As the year of our story was before that of this settlement by arbitration, Bering Sea was closed by law to all sealers, though certain of them still dared the risk of entering it for the sake of the rich prizes they might bring out if undetected by any of the patrolling war-ships. At the same time pelagic sealing was briskly carried on outside of the protected waters, and the north-bound herds were harassed on all sides by swift sailing-vessels and even steamers fitted out for their destruction. Some of these attempted to pass themselves off as fishermen, and as such ventured inside the forbidden limits, trusting to their disguise to protect them.

It was on board one of these pelagic sealers, owned in Victoria and clearing as a fisherman from that port, that Phil Ryder now found himself shipped as a hunter. In this position he hoped and expected to make a speedy voyage to Sitka, in Alaska, which was at the same time one of the very last ports in which Captain Duff would have cared to find himself under the circumstances.
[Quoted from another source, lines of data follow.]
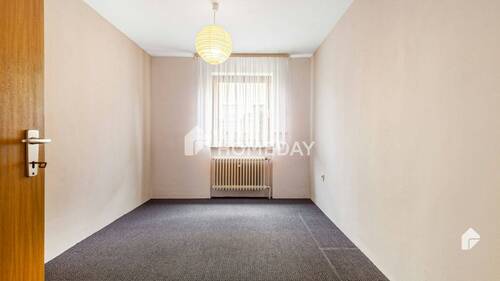 EG Büro 1 - 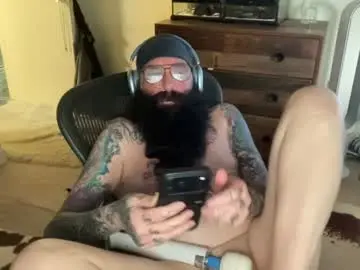 Chaturbate Adult Video Chat of tattooeddreams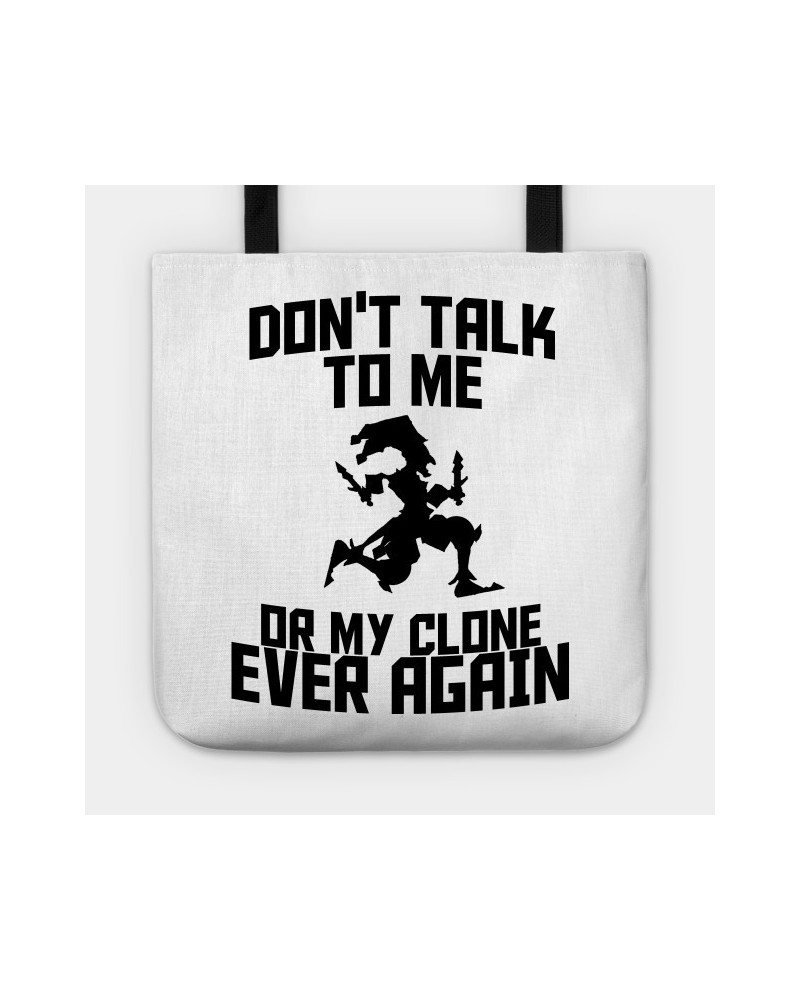 Shaco meme Tote TP2209 $8.80 Bags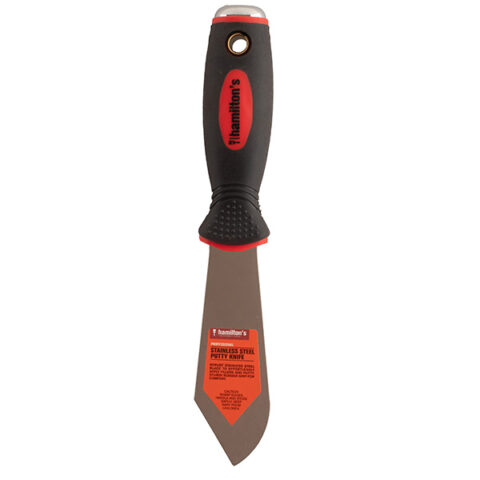 PROFESSIONAL PUTTY KNIFE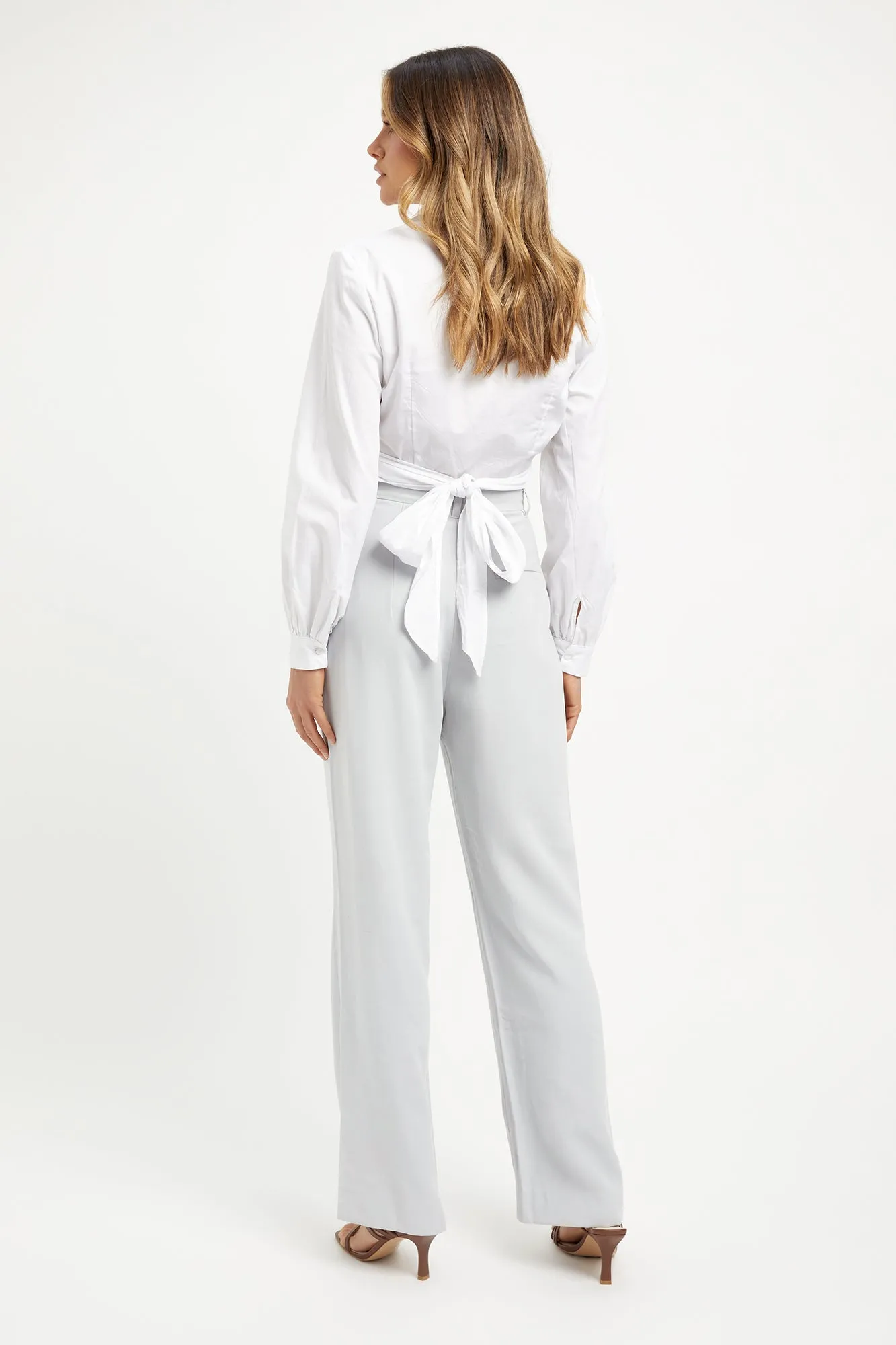 Montmartre Pants sold by Kookai product image thumbnail 3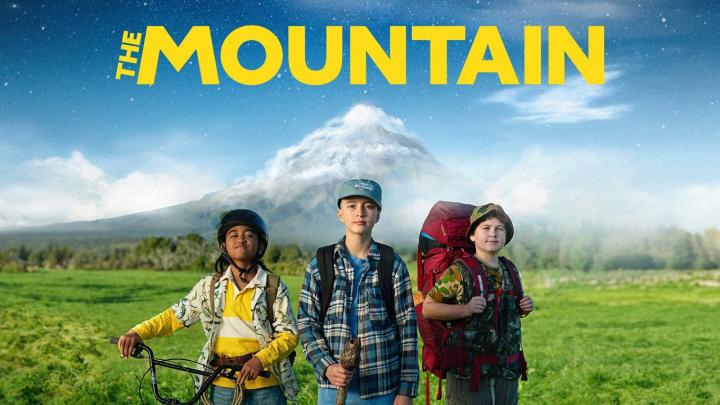 حصرياً | مشاهدة فيلم The Mountain 2024 مترجم فيديو غاية بجودة عالية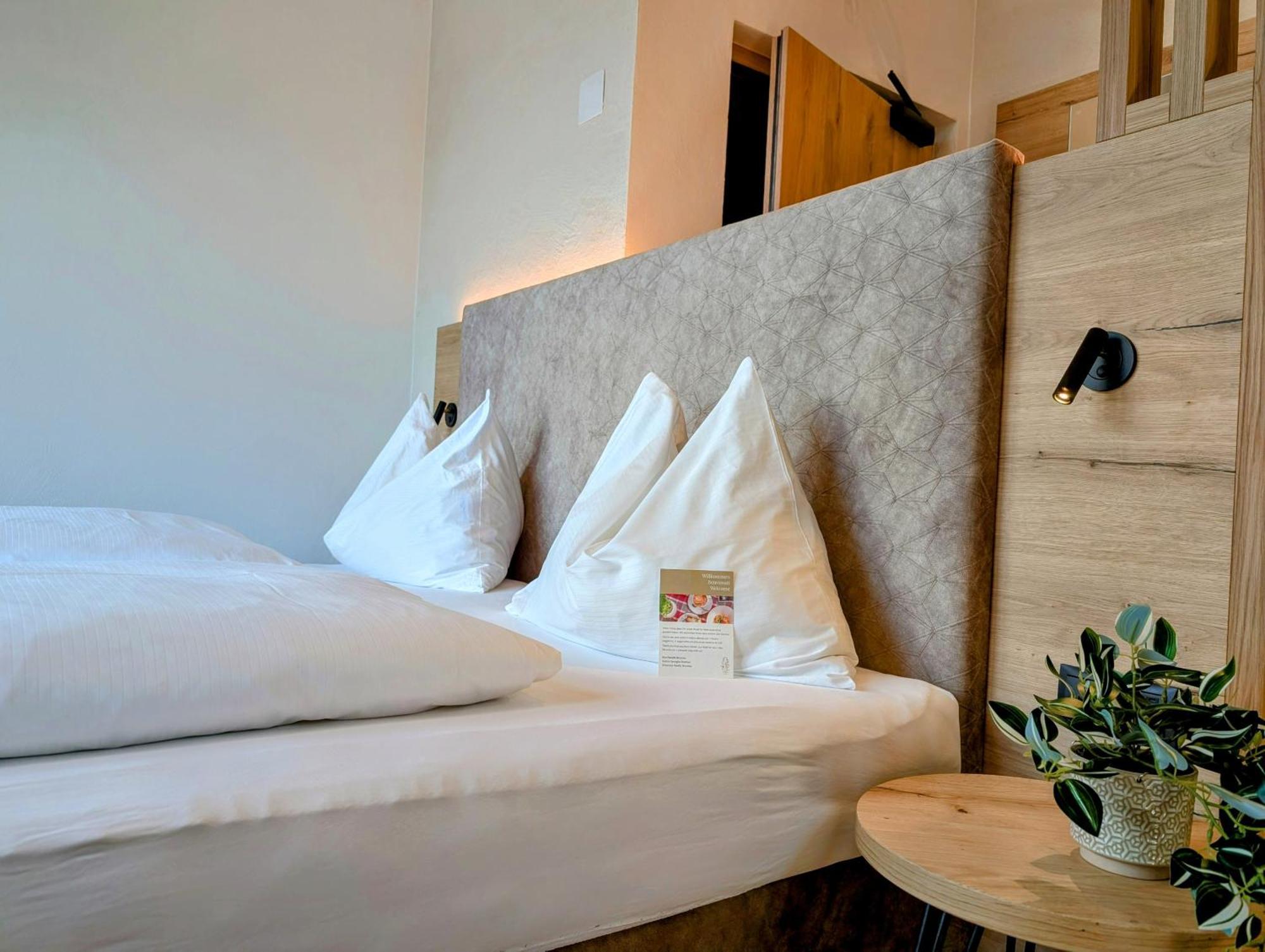 Hotel Schmuckhof Chiusa Esterno foto
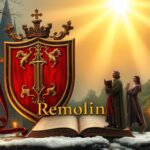 Significado del apellido Remolina
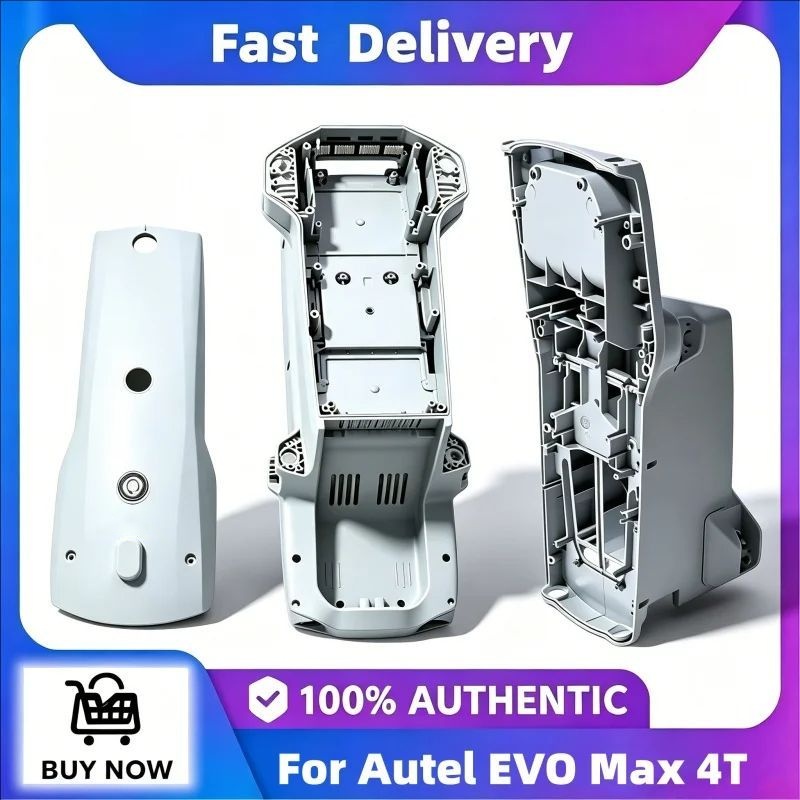 Carcasa Superior Central Origi - Autel Drone Evo Max 4T reseña y precio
Most of the foregoing information concerning fur-seals was imparted to Phil by Serge on the morning of the first day out, and before the lesson was concluded the former’s eyes were opened to many things. He had been awakened very early that morning by a startling crash, which for a moment caused him to imagine that the Seamew had struck a rock. At the same time the cabin was filled with the roar of Captain Duff’s fierce voice. Reassured as to the safety of the schooner, Phil smiled as he recalled Jalap Coombs’s theory of the necessary lung exercise indicated by the latter sound. The burly master of the Seamew seemed to have been entirely restored to his wonted state of mind by his night of seclusion, and to have decided to continue his practice of loud-mouthed bullying in spite of the surprising setback it had received the evening before. Consequently the moment he emerged from his state-room he glanced about him to see whom he might first devour. Just then the form of the schooner’s black cook, Ebenezer by name, who was called “Ebb” for short, and sometimes “Slack Ebb” or “Low Ebb,” as the nautical fancy of the crew suggested, appeared at the entrance of the narrow passage leading from the galley.

Snatching a plate from the table, and flinging it at the cook’s head to emphasize his remarks, the captain roared out a query as to why breakfast was not ready.